Task to complete: In the entries below, find the line with "Rdx Sports Arm Pad Curve Combat Pad Noir T1W" and the line with "Own this Catchy". Repeat exactly everything between them, those two lines included, but not the pictures.

Source material:
____

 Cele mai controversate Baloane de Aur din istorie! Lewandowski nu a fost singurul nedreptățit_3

____

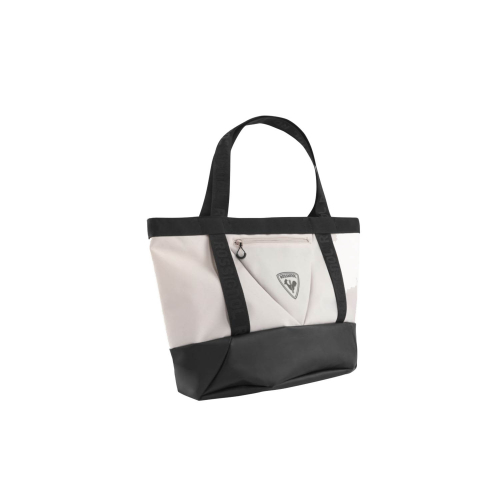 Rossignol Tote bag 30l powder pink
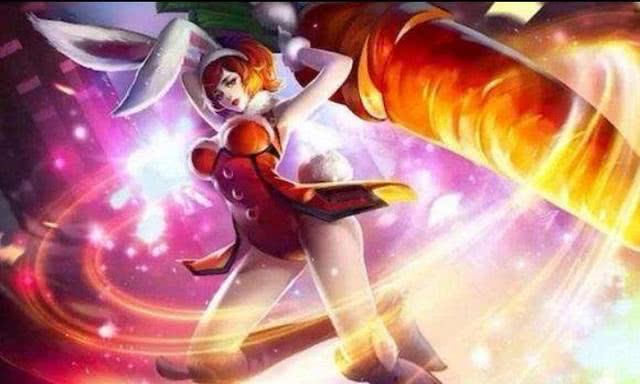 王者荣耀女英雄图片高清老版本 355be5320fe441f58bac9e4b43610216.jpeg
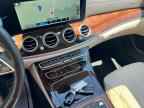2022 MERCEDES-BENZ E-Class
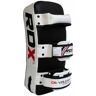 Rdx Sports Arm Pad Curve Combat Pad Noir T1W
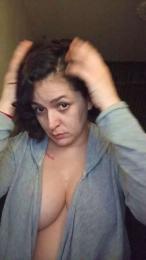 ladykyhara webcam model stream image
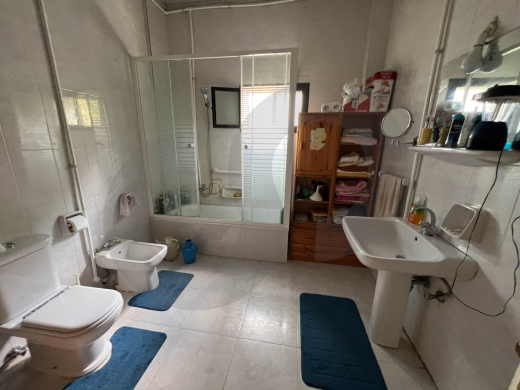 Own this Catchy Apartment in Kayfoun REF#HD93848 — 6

____

Result of the task:
 Rdx Sports Arm Pad Curve Combat Pad Noir T1W
 ladykyhara webcam model stream image
 Own this Catchy Apartment in Kayfoun REF#HD93848 — 6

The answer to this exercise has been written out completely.